Looking at Jay Ritter’s extensive database of IPOs and their performance which is now available up to the year 2019 we can see that IPOs from 2000 to 2017 on average underperformed stocks of similar size by 7.7% in the first six months after the IPO, 11.2% in the first year and 4.8% in the second year. Only thanks to some outperformance in years three and four is the five-year average underperformance limited to 1.4% per year. If we go back to 1980, when his database begins, the underperformance is somewhat reduced because of the strong performance of IPOs in the first six months during the 1990s. Yet, on average, IPOs underperform similar sized stocks in the first year by 5.2% and in the second year by 4.2%. The average annual underperformance in the first five years after the IPO is 3.1%. Investing in an IPO is like buying a lottery ticket linked to a nice story pushed by investment banks. If you find the winning story, you can make a lot of money, but the vast majority of stories are worthless.
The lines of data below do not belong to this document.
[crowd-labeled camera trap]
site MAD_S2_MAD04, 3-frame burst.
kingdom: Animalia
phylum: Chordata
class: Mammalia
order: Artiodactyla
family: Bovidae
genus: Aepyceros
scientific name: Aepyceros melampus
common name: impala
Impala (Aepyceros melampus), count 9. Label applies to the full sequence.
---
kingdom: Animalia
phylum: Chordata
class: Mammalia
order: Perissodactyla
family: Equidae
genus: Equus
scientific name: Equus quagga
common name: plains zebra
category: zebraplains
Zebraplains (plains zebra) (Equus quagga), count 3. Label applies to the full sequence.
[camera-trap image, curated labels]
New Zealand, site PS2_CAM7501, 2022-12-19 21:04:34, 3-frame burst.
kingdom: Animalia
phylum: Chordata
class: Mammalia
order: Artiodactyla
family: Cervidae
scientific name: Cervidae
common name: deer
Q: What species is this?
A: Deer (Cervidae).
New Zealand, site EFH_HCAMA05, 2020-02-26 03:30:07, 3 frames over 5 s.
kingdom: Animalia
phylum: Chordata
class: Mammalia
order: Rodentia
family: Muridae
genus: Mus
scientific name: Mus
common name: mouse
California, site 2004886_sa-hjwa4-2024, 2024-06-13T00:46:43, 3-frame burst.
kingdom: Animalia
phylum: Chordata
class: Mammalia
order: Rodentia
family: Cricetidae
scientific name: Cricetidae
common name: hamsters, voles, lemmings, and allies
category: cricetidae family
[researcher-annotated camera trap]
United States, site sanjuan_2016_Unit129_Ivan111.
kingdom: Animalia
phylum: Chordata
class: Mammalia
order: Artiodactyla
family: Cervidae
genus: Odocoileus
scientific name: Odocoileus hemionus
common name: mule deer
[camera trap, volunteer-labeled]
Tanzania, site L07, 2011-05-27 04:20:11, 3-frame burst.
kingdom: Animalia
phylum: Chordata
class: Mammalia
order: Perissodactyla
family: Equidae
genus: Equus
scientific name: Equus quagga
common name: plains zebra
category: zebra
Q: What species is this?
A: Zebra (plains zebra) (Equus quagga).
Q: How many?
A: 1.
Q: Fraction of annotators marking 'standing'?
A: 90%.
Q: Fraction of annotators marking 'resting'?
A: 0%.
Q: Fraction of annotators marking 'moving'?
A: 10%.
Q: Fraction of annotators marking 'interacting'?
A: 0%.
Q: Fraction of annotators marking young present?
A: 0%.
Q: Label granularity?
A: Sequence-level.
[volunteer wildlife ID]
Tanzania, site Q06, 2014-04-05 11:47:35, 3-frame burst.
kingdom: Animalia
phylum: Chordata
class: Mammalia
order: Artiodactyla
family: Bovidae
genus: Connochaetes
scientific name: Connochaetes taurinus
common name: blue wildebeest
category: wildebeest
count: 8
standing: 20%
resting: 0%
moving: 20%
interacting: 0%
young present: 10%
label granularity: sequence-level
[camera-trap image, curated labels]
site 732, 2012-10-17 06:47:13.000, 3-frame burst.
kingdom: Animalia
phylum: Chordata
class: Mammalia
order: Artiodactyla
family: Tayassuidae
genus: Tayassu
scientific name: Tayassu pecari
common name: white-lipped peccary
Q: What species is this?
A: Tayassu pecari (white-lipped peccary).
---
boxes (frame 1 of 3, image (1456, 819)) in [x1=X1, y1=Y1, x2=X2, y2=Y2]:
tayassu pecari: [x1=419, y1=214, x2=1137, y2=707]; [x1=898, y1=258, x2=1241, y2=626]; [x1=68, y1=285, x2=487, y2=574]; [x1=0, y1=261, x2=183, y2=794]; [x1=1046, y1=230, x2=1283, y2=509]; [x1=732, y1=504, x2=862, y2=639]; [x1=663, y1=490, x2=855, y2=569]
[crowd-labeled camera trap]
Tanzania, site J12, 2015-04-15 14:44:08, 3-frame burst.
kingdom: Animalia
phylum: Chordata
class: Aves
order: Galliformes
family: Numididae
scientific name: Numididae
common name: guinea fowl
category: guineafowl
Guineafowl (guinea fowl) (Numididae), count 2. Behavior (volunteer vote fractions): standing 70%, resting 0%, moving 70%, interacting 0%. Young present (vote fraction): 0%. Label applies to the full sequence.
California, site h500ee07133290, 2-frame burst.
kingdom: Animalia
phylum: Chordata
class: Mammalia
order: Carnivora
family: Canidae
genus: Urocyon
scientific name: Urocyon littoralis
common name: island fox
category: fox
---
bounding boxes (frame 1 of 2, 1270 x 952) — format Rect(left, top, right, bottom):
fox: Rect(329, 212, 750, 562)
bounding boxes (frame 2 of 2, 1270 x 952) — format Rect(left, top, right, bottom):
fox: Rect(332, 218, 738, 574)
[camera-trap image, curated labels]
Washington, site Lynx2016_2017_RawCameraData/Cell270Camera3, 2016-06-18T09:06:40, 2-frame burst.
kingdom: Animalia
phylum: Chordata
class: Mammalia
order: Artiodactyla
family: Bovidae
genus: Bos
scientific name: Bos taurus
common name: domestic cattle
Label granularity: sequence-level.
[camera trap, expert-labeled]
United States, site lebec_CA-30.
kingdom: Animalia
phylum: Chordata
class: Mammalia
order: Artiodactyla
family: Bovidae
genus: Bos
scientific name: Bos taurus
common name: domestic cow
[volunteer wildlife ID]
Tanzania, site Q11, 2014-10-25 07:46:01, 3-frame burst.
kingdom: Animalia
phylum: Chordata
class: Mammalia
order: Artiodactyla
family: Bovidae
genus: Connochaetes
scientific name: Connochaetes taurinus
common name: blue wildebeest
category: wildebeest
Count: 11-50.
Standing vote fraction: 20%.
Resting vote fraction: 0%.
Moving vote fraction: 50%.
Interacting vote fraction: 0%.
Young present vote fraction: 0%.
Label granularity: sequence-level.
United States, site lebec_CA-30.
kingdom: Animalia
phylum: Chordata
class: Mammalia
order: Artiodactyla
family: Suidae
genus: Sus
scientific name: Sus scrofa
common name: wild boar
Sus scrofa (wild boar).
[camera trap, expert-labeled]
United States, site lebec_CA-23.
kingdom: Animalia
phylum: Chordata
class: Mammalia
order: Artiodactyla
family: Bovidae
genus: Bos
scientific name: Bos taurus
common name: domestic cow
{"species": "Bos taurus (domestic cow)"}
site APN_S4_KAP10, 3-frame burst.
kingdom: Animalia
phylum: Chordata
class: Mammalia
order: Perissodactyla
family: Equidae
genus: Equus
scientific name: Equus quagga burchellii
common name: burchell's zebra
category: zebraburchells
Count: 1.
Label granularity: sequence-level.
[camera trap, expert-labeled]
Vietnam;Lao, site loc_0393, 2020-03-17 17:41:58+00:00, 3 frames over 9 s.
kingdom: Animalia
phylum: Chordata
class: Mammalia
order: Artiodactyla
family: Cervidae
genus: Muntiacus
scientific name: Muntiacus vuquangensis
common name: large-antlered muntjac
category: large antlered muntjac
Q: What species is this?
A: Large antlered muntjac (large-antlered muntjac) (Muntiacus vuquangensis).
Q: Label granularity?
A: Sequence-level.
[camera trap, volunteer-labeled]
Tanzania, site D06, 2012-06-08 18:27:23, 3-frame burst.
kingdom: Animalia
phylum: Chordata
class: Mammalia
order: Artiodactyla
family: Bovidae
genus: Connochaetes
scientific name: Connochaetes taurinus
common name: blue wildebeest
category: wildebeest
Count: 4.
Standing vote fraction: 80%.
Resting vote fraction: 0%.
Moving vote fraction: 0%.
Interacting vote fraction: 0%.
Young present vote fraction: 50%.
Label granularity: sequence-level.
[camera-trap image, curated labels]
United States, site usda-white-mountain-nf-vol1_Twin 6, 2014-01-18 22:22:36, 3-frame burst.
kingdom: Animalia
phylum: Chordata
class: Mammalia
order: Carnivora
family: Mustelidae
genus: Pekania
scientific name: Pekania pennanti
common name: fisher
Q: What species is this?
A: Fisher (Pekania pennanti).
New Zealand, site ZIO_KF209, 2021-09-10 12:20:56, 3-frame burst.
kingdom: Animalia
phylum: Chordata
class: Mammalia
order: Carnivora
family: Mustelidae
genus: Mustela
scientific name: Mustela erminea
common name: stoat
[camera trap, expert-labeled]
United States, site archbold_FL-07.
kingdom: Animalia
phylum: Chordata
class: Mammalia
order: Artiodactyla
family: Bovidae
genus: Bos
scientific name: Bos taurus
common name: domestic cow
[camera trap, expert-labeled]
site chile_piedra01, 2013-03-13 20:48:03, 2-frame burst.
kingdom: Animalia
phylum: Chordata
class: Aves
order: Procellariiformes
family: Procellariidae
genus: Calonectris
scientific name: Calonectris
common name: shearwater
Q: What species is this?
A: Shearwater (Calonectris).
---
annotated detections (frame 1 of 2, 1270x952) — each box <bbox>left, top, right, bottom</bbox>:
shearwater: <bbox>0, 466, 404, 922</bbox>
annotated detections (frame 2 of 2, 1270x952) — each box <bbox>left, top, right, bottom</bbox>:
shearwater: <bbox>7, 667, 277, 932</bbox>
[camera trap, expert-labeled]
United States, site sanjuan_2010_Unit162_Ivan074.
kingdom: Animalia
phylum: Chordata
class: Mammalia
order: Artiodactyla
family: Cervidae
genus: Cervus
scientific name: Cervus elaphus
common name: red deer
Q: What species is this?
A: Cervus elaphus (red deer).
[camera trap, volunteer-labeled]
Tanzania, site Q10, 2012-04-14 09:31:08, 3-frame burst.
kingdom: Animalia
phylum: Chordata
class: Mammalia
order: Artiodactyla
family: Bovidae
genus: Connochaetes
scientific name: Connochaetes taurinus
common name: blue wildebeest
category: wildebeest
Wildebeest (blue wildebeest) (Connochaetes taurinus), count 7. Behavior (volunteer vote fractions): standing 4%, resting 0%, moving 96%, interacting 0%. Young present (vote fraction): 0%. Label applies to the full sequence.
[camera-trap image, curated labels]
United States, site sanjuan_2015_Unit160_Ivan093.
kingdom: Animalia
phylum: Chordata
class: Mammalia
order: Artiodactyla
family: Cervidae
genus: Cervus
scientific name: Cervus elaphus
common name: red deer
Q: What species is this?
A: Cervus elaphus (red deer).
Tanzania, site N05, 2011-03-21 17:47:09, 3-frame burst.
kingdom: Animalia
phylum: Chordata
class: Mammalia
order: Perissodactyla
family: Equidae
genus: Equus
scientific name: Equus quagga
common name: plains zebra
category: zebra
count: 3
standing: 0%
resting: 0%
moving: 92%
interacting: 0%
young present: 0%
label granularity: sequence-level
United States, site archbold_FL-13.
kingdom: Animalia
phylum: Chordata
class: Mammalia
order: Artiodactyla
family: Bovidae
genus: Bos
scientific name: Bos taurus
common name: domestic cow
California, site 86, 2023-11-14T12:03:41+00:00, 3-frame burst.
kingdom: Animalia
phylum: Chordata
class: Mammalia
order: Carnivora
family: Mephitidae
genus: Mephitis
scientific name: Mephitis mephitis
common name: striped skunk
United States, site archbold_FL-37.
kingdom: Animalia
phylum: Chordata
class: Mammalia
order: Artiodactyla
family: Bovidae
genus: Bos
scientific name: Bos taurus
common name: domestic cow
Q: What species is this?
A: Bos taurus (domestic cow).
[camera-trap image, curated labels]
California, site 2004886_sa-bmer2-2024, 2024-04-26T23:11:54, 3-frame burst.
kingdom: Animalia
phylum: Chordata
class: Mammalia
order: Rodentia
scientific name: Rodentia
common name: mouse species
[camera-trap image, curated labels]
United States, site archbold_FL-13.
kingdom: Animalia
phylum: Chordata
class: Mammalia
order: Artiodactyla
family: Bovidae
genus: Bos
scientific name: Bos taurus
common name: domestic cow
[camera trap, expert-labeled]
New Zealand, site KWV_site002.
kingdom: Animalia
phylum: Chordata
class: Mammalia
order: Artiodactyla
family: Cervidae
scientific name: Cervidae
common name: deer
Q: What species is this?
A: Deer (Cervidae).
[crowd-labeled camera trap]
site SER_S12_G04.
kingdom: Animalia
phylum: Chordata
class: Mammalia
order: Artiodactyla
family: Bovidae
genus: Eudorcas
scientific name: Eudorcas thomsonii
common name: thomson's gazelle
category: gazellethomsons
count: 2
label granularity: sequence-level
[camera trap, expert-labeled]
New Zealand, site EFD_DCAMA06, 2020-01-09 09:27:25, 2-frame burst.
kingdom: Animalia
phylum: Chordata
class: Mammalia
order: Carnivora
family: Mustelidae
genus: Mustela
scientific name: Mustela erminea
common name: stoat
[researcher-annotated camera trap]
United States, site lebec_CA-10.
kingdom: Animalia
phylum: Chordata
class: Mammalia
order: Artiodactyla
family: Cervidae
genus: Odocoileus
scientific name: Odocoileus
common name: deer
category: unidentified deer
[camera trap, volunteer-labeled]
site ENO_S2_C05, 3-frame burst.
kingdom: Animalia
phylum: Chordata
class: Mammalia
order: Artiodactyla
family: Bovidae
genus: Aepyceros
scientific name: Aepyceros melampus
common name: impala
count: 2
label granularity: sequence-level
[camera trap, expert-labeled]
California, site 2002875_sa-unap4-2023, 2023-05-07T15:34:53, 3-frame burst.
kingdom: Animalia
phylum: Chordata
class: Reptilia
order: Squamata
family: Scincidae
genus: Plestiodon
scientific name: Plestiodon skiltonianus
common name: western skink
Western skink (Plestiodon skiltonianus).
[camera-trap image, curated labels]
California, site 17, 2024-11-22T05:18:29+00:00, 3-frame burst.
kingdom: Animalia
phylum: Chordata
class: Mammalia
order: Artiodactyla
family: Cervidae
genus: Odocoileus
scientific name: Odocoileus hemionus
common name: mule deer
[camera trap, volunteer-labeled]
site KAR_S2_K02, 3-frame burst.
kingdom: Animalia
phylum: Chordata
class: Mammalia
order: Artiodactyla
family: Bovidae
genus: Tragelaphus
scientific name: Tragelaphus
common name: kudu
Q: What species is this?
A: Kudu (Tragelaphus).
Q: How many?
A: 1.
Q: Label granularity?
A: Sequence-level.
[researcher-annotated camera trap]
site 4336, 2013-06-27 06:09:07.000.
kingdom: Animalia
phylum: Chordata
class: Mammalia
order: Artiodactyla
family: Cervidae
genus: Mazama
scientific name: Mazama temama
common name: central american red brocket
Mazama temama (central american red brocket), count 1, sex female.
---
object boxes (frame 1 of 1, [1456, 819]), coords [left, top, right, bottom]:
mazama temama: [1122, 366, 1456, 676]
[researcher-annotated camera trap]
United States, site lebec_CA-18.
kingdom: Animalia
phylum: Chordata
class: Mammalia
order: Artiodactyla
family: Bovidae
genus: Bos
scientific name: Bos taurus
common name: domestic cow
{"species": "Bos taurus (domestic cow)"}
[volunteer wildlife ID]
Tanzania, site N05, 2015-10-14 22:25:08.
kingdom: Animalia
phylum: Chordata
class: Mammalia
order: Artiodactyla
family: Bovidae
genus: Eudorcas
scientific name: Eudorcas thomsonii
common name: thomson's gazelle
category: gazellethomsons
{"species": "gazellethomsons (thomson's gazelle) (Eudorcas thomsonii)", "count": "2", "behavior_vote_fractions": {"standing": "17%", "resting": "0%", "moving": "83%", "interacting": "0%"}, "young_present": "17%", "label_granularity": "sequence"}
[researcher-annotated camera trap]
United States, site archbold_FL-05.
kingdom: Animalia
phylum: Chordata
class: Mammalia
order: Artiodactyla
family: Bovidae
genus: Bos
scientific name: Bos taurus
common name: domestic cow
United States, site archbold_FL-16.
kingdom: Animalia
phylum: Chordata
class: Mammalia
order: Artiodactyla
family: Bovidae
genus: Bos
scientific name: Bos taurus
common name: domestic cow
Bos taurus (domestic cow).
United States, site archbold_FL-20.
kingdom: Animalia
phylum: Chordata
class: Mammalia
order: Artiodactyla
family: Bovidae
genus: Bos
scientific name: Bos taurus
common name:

Over the last couple of years, Initial Coin Offerings (ICO) have become a favourite playground of speculators and scammers alike. Though sometimes called a digital IPO, ICOs are not like IPOs at all. There are no legal requirements for an ICO (anyone can issue them without providing any meaningful information) and investors do not get an equity stake in the company issuing the ICO. In fact, investors in ICOs have no rights at all. All they are doing is buy a financial product from a business that promises to accept these digital coins in its digital ecosystem (though often it isn’t even clear if or when this digital ecosystem will ever be created in the first place).
Because ICOs are such a new phenomenon we can’t measure their performance over five years as Jay Ritter does in the case of IPOs but we can measure their performance over shorter time periods.
And the results are shocking.
The ICO Market Report 2018/2019 was published in early February and shows the performance of ICOs launched in 2018. Here is live coverage of me when I saw the numbers pop up on my computer:
The report looks at 1,112 ICOs that raised a total of $14.1bn. Within 30 days of their ICO about one third were essentially worthless with loses between 80% and 100% of the money raised. After six months, seven out of ten ICOs were worthless or as good as. Only 7.6% of all ICOs managed to create a positive return for investors in the first six months.
Performance of ICOs in the first 30 and 180 days
Source: Fromberger and Haffke (2020).
I know it is an apples-to-oranges comparison but I nevertheless plotted the distribution of returns of ICOs 30 days and 180 days in with the returns of IPOs after five years. With IPOs, there is a substantial risk of losing more than half your money in the first five years. Two out of five IPOs have more than halved in in price after five years. But one in five IPOs also doubled its value. With ICO you get a worse loss rate and no winning lottery tickets. After just six months, 85% of ICOs had lost more than half their value but only on in 25 ICO managed to double. I cannot think of a single investment product that has worse chances of positive returns than ICOs.